Hach, das waren spannende Zeiten, als Nischen und Kunden nicht aufgebohrt und erfunden werden mussten, sondern deren Ansprüche und Wünsche tatsächlich existierten und nur auf ihre Entdeckung warteten. Bei Citroën gab es beispielsweise Ende der 1950er Jahre die Überlegung, ob es zwischen den Fahrern der billigen 2CV und den Besitzern der teuren DS nicht noch jemanden geben könnte, der auch gerne Auto fahren würde. Ohne den Prestigeabrieb der Ente. Aber eben auch ohne Privatkonkurs mit der DS. Aus heutiger Sicht wenig überraschend: Da gab es welche. Der Citroën Ami 6 war genau das Auto für diese Menschen.

Die Göttin, die Ente und deren Kind

Pierre Bercot, damals der Generaldirektor von Citroën, wollte eine Mischung aus Ente und Göttin. Um den Preis niedrig zu halten konnte das nur bedeuten: die Technik der Ente, die Ausstattung der Göttin und etwas belle vie. Letzteres bedeutete, dass der Wagen als Viertürer entwickelt werden sollte. Denn Kombis waren für Handwerker und die sollten gefälligst den HY fahren.

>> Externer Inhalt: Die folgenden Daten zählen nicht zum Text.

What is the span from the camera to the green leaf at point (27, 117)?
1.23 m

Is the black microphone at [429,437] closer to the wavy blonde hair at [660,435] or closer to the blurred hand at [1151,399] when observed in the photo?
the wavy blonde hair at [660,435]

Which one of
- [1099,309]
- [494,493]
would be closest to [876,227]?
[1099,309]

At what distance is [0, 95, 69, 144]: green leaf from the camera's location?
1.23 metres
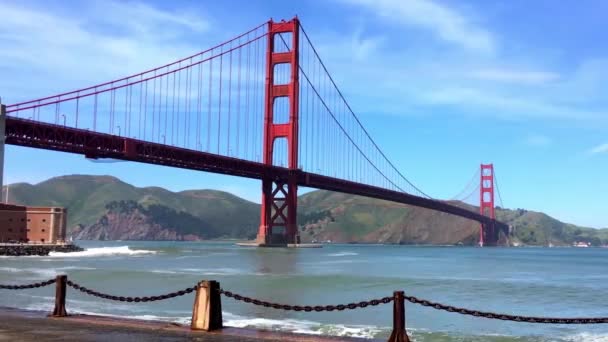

Nein, eine Limousine sollte es werden. Denn wer sich aus der Notwendigkeit einen 2CV fahren zu müssen herausgearbeitet hat, der würde das ja wohl auch gerne nach außen tragen, so der Masterplan von Bercot. Länger als vier Meter durfte der Wagen nicht werden, den Vortrieb sollte der Motor des 2CV übernehmen.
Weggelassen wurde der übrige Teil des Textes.